The end result is that electrons can only appear in certain regions around the atomic nucleus, creating an entire field of chemistry (I’m simplifying a bit, but you get what I mean).
Best friend in black hole
And now the black hole part. In atomic physics, you can absolutely describe one elementary particles (like an electron) in terms of three numbers: its mass, its spin, and its charge. And in gravity physics, you can completely describe a black hole in three numbers: its mass, its spin, and its electron charge.
A surprising situation? The jury ignored that, but we can now exploit that similarity to better understand black holes.
In the linguistic language of particle physics that we have just discovered, you can describe one atom as a small nucleus surrounded by an electronic field. That electronic field responds to the presence of the nucleus, and allows the electron to appear only in certain regions. The same is true for electrons surrounding two nuclei, for example in a diatomic molecule like hydrogen (H2.)
You can describe the environment of a similar black hole. Imagine the tiny singularity in a black heart a little bit like the nucleus of an atom, while the surrounding environment – a common scalar field – is similar to the medium that describes a subatomic particles. That scalar field reacts to the presence of a black hole and allows its corresponding particle to appear only in certain regions. And just like in diatomic molecules, you can also describe the scalar field around two black holes, just like in the binary black hole system.

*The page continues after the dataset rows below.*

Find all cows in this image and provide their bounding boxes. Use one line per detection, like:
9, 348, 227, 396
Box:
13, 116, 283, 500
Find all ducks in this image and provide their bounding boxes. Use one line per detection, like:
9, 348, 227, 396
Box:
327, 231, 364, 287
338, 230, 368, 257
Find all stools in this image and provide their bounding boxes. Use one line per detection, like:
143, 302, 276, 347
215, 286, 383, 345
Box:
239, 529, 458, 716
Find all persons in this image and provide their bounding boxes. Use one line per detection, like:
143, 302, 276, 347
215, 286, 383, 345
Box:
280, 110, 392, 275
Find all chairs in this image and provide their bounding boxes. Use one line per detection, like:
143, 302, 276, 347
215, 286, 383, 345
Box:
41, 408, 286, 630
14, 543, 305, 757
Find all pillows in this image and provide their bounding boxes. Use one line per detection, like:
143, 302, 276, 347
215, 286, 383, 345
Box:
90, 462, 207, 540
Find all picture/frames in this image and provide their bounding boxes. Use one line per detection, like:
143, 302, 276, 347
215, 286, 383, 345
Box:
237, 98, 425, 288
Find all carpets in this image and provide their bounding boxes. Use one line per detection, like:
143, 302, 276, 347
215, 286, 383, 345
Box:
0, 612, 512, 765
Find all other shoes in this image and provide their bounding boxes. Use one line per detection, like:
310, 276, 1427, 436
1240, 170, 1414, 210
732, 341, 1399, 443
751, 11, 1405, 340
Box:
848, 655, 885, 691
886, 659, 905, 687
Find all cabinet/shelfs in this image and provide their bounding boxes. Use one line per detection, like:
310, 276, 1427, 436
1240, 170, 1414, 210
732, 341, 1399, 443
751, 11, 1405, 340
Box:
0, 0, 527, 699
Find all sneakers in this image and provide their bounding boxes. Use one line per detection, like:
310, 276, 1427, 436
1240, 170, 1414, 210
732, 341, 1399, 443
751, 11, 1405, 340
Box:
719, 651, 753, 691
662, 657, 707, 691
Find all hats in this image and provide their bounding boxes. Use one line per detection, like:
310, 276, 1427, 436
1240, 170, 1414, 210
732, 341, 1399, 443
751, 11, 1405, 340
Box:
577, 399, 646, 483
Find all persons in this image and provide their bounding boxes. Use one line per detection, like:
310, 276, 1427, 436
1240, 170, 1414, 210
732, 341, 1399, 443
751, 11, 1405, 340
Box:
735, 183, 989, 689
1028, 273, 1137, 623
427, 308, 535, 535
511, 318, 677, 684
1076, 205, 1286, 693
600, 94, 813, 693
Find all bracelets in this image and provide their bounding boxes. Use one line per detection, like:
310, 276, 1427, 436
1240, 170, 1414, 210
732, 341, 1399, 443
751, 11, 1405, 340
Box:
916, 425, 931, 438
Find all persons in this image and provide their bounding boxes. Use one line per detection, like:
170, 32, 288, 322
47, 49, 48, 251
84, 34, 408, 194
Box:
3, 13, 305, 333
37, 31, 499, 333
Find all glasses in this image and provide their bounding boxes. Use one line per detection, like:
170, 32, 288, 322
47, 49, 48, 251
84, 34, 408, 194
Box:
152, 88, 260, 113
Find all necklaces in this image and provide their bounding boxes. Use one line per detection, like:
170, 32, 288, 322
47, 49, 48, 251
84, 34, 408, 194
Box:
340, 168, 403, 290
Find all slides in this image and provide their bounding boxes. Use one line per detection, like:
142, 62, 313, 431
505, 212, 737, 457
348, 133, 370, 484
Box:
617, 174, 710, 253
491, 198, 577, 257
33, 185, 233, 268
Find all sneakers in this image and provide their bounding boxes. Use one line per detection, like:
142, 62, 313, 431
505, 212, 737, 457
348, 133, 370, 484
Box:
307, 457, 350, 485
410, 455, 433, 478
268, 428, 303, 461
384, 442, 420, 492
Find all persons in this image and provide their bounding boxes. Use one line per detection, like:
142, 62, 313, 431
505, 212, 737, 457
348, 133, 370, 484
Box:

The authors of the study found that scalar fields can actually exist around binary black holes. Furthermore, they can form themselves in certain patterns in the same way that electron fields arrange themselves in molecules. So the scalar field behavior in that scenario mimics the way electrons behave in diatom molecules, hence the nickname “gravitational molecule”.
Why care about scalar schools? First, we don’t understand the nature of dark matter or dark energy, and maybe both dark energy and dark matter can be made up of one or more scalar fields), just like electrons are made up of electronic magnetic fields.
If dark matter is actually composed of some kind of scalar field, this result means that dark matter would exist in a very strange state around binary black holes – dark particles. Hidden would have to exist in very specific orbits, like electrons that are in atoms. But a binary black hole doesn’t last forever; they emit gravitational radiation and eventually collide and coalesce into a single black hole. These dark matter scalar fields will influence any gravitational waves emitted in such collisions, because they will filter, deflect, and reshape any waves that pass through regions of dark matter density increases. This means that we can detect this dark matter with sufficient sensitivity in existing gravitational wave detectors.
In summary: We could soon confirm the existence of gravitational molecules, and thereby open a door into the hidden darkness of our universe.